Extracted records:
Segment Open
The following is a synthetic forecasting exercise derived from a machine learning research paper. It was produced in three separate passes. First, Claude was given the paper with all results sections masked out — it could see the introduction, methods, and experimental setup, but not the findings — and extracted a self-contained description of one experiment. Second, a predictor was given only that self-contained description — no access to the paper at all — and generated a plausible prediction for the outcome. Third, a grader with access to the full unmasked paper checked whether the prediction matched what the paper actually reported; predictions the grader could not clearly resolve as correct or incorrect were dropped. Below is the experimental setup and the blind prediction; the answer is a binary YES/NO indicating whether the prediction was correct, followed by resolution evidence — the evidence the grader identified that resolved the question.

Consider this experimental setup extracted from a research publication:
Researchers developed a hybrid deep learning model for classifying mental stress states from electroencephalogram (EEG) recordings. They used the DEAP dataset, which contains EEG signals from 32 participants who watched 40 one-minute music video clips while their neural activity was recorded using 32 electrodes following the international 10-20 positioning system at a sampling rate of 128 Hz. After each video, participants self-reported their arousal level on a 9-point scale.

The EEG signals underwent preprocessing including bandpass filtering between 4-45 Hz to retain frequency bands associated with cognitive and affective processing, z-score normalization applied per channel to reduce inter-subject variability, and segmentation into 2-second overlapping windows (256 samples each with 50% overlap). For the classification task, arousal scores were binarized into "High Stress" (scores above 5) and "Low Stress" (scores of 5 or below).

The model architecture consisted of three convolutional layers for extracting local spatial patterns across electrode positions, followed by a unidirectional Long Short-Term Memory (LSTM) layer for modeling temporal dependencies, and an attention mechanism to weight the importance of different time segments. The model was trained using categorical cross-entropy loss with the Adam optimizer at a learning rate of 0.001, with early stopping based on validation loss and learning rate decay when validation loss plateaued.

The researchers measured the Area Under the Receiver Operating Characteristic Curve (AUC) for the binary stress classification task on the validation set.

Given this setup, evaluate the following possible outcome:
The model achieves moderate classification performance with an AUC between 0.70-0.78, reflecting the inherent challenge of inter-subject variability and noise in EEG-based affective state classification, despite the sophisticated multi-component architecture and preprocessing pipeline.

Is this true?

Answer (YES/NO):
Segment Closed
### What is required
Search the entries for "binary" and copy out each line that has it.

### Exercise answer
The following is a synthetic forecasting exercise derived from a machine learning research paper. It was produced in three separate passes. First, Claude was given the paper with all results sections masked out — it could see the introduction, methods, and experimental setup, but not the findings — and extracted a self-contained description of one experiment. Second, a predictor was given only that self-contained description — no access to the paper at all — and generated a plausible prediction for the outcome. Third, a grader with access to the full unmasked paper checked whether the prediction matched what the paper actually reported; predictions the grader could not clearly resolve as correct or incorrect were dropped. Below is the experimental setup and the blind prediction; the answer is a binary YES/NO indicating whether the prediction was correct, followed by resolution evidence — the evidence the grader identified that resolved the question.
The researchers measured the Area Under the Receiver Operating Characteristic Curve (AUC) for the binary stress classification task on the validation set.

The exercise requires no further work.